■ **Direction**:
Turn everything from the first line of the entries down through the line containing "green foliage ([x1=278, y1=110, x2=287, y2=126]), man's", both included, into a JSON list of strings, one string per line, leaving out blank lines.

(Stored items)
========================

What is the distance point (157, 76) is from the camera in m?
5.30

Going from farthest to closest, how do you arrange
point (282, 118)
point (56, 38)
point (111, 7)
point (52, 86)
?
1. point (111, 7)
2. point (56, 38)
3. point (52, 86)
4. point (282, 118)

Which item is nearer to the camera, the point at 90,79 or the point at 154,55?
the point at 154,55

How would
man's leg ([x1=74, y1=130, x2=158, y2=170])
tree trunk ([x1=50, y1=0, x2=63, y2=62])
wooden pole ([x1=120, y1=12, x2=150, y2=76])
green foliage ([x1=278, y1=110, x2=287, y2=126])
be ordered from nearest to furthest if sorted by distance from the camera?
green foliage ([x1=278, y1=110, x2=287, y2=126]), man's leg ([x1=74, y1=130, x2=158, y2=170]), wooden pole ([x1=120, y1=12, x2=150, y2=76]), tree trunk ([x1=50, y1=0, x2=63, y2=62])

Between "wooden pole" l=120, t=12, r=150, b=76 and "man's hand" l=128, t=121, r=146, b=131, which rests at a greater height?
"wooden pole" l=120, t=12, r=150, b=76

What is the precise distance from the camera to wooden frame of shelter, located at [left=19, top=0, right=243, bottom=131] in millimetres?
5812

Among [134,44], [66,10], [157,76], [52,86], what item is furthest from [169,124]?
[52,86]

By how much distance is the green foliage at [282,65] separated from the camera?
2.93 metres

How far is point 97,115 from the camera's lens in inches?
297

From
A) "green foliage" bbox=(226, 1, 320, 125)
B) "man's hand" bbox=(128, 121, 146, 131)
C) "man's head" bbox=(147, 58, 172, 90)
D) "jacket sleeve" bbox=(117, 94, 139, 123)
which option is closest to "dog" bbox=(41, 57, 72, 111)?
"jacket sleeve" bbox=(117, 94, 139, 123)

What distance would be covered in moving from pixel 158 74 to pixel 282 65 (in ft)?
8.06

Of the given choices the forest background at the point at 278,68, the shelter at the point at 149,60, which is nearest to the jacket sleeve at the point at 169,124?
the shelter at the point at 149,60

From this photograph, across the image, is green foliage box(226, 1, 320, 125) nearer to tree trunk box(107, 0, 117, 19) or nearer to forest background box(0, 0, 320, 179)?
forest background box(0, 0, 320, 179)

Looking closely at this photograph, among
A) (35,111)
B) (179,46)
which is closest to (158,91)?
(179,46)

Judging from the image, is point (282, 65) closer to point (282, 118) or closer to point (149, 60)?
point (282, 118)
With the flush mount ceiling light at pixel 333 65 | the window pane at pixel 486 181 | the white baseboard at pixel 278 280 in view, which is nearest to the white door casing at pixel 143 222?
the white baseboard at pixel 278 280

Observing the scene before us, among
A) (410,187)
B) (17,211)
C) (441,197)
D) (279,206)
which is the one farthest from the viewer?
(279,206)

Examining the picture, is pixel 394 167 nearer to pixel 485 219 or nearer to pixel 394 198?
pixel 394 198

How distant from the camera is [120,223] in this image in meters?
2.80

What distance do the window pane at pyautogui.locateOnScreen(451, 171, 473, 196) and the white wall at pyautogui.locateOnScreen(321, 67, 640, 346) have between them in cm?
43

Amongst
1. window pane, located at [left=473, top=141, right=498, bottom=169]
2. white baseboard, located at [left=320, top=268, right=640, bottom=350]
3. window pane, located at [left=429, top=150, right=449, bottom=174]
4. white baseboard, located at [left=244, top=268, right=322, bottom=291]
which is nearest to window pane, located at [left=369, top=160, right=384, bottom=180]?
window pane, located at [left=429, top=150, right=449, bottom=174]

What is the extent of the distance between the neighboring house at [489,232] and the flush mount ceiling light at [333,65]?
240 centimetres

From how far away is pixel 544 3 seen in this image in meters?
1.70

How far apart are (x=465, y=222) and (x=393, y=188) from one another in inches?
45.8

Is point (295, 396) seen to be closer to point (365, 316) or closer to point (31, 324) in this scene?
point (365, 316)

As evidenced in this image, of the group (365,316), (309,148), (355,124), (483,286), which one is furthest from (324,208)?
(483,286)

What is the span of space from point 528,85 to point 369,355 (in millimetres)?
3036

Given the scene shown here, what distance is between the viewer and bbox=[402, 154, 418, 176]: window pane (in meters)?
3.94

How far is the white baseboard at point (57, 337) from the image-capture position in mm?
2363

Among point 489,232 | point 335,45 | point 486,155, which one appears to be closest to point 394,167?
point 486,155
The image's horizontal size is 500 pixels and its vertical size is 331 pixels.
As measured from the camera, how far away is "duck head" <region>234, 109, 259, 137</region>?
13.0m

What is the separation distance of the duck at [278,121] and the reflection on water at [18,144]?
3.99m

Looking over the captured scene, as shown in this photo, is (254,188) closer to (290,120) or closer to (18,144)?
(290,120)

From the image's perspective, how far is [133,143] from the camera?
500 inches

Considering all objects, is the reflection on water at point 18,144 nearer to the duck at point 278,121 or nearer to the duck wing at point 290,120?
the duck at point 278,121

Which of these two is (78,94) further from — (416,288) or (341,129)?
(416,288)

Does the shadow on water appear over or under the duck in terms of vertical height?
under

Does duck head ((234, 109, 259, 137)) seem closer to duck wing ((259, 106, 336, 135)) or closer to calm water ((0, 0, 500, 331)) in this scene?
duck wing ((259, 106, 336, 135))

========================

■ **Answer for this exercise**:
[
  "What is the distance point (157, 76) is from the camera in m?",
  "5.30",
  "Going from farthest to closest, how do you arrange",
  "point (282, 118)",
  "point (56, 38)",
  "point (111, 7)",
  "point (52, 86)",
  "?",
  "1. point (111, 7)",
  "2. point (56, 38)",
  "3. point (52, 86)",
  "4. point (282, 118)",
  "Which item is nearer to the camera, the point at 90,79 or the point at 154,55?",
  "the point at 154,55",
  "How would",
  "man's leg ([x1=74, y1=130, x2=158, y2=170])",
  "tree trunk ([x1=50, y1=0, x2=63, y2=62])",
  "wooden pole ([x1=120, y1=12, x2=150, y2=76])",
  "green foliage ([x1=278, y1=110, x2=287, y2=126])",
  "be ordered from nearest to furthest if sorted by distance from the camera?",
  "green foliage ([x1=278, y1=110, x2=287, y2=126]), man's leg ([x1=74, y1=130, x2=158, y2=170]), wooden pole ([x1=120, y1=12, x2=150, y2=76]), tree trunk ([x1=50, y1=0, x2=63, y2=62])"
]